### Trecho fornecido
_ _ _ _ _

Como saber o real cenário do combate ao Covid-19 no Brasil se falta transparência e sobra confusão na comunicação e nas ações do poder público? A suspensão das entrevistas coletivas diárias do Ministério da Saúde, o desrespeito aos profissionais da imprensa e a outros profissionais que atuam na linha de frente configuram ataque aos direitos dos cidadãos e à democracia.

Desde que foi confirmado no Brasil o primeiro caso de Covid-19, em fevereiro, muito se fala no achatamento da curva de contágio. Mas como saber o real cenário se falta transparência e sobra confusão na comunicação e nas ações do poder público? As entrevistas coletivas diárias do Ministério da Saúde, por exemplo, chegaram a ser suspensas quando o novo líder da pasta, Nelson Teich, tomou posse, em 17 de abril. Olhar no olho do cidadão, neste caso por meio da imprensa, é fundamental para orientá-lo sobre os cuidados que devem ser seguidos e prestar-lhe contas.

_ _ _ _ _

### Informações
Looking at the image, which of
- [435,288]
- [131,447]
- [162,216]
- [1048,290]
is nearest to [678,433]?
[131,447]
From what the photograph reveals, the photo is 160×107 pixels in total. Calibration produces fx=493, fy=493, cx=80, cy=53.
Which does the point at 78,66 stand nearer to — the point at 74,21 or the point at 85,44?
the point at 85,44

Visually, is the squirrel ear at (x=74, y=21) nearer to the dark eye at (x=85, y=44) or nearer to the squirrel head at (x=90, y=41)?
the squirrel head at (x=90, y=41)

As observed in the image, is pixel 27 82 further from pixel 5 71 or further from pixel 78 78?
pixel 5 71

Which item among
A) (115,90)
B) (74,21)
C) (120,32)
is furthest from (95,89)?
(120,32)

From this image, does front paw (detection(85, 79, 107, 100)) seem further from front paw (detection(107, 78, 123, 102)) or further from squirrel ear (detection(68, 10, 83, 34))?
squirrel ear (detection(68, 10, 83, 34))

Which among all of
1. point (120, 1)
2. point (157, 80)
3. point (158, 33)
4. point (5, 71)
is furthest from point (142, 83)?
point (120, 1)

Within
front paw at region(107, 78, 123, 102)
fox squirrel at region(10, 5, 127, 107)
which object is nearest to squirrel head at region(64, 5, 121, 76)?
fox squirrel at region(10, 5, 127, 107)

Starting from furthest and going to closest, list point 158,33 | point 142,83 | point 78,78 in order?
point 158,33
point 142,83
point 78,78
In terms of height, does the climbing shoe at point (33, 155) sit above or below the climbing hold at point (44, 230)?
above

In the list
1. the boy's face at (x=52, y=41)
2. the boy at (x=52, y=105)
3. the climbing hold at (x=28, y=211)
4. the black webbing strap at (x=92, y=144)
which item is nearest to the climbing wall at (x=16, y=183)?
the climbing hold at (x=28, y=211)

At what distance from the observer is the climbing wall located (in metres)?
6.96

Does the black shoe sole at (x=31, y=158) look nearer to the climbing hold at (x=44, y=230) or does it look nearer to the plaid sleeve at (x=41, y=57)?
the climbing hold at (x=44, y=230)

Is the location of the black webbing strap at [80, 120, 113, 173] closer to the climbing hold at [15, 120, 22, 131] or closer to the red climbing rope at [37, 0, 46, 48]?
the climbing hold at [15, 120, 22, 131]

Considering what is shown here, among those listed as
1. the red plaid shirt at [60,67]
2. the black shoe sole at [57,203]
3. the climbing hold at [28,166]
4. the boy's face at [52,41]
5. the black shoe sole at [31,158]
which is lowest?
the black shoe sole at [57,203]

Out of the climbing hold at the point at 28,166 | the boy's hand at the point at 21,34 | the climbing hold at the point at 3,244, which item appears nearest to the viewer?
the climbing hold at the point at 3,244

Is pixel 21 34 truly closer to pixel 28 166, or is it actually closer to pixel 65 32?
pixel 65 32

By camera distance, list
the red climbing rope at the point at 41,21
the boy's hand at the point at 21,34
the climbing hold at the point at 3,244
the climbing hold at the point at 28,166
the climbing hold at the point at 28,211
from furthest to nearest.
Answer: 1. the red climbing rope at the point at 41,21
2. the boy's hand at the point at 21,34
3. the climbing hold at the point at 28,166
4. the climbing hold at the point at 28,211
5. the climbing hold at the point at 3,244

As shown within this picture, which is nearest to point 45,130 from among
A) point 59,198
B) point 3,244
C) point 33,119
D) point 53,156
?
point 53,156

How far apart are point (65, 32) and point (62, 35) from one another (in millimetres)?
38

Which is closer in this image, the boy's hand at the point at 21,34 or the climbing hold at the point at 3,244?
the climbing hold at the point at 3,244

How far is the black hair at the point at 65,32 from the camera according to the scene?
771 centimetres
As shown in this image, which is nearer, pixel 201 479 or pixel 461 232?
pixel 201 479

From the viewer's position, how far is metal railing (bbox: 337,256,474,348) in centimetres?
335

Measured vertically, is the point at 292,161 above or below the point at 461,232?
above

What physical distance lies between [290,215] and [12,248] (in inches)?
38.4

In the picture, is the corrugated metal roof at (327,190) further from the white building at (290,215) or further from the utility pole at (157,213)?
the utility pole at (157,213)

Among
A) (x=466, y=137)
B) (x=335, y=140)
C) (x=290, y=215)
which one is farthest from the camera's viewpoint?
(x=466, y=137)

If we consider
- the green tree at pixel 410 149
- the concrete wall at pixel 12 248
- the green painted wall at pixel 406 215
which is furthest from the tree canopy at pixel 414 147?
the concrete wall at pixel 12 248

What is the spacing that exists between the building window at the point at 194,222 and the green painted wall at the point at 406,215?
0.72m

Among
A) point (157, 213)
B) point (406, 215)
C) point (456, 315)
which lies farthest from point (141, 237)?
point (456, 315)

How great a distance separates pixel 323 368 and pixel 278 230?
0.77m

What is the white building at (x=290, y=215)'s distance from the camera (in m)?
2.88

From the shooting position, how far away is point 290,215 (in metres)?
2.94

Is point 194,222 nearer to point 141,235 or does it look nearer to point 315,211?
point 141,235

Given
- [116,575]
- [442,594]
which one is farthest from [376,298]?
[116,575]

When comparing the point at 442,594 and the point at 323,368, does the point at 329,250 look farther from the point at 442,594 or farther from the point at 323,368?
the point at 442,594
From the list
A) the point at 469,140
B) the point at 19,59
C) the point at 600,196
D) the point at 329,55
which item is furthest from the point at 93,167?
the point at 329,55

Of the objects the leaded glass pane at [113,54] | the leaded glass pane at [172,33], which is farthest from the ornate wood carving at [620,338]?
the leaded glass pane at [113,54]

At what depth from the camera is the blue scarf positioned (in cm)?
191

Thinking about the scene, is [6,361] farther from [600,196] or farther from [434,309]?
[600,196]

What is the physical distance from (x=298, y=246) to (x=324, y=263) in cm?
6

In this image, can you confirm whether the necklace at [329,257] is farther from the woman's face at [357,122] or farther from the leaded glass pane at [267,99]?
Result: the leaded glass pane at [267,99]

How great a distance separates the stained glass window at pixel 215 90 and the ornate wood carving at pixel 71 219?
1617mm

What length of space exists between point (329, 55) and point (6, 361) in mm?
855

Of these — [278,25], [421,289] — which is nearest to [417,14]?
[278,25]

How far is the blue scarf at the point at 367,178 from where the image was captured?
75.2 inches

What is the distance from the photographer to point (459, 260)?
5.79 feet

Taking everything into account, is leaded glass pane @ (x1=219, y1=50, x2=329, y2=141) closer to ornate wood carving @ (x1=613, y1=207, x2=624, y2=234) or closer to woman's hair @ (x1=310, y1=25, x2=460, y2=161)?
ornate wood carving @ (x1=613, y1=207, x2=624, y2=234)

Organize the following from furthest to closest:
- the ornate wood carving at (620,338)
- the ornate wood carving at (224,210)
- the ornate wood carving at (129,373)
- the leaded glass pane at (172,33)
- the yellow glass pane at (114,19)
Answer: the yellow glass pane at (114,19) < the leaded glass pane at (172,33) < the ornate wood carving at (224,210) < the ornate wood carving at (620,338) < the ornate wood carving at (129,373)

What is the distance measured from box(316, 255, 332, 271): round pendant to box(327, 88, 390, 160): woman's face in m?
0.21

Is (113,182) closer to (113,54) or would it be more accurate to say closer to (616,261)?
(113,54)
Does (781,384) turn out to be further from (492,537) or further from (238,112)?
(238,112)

_ _ _ _ _

### Exercícios
1: Segundo o primeiro parágrafo do trecho sobre o combate à Covid-19 no Brasil, quais fatos configuram ataque aos direitos dos cidadãos e à democracia? Liste todos.
2: Traduza para o inglês esta frase do trecho sobre o combate à Covid-19 no Brasil: "Olhar no olho do cidadão, neste caso por meio da imprensa, é fundamental para orientá-lo sobre os cuidados que devem ser seguidos e prestar-lhe contas."
3: Estenda o trecho sobre o combate à Covid-19 no Brasil, escrevendo a partir da última frase apresentada.
As linhas acima formam um material à parte, independente do trecho.

### Respostas
1:
- A suspensão das entrevistas coletivas diárias do Ministério da Saúde
- O desrespeito aos profissionais da imprensa
- O desrespeito a outros profissionais que atuam na linha de frente

2: Looking the citizen in the eye, in this case through the press, is essential for advising them on the precautions that must be followed and for being accountable to them.

3:
Países europeus, que também lutam contra os efeitos do Covid-19, assumiram o compromisso de manter o diálogo com a população. Na Espanha, o coordenador-geral do combate à pandemia concede entrevistas coletivas diárias para atualizar as informações, inclusive assumindo erros e, por vezes, desculpando-se. No Brasil, profissionais da imprensa, que cotidianamente assumem riscos para informar as pessoas sobre o mundo que as cerca de modo que possam orientar suas ações e tomar decisões de forma consciente, têm sido relegados, antes mesmo da pandemia, a um lugar de desprezo e ridicularização nos arredores do Palácio do Planalto.

Em meio ao descaso aos profissionais e à informação, o Ministério da Saúde alegou erro de digitação nos dados relativos a São Paulo para divulgar, na segunda-feira (20), 383 mortes em 24 horas em vez das 113 contabilizadas. No mesmo dia, ao ser questionado por um jornalista sobre a quantidade aceitável de brasileiros mortos pelo novo coronavírus para defender a abertura de escolas e do comércio, o presidente da República, Jair Bolsonaro, limitou-se a dizer: “Eu não sou coveiro”.

Lidar de perto com a morte é tarefa difícil, que exige muita responsabilidade, mas tem sido encarada por coveiros e profissionais de saúde, não raras vezes, sem a proteção necessária. E quanto aos trabalhadores da imprensa? Com que proteção podem contar contra o desrespeito e até as ameaças, como em episódios recentes repudiados por entidades ligadas à categoria, entre elas a Federação Nacional dos Jornalistas (Fenaj), e a Ordem dos Advogados do Brasil (OAB)?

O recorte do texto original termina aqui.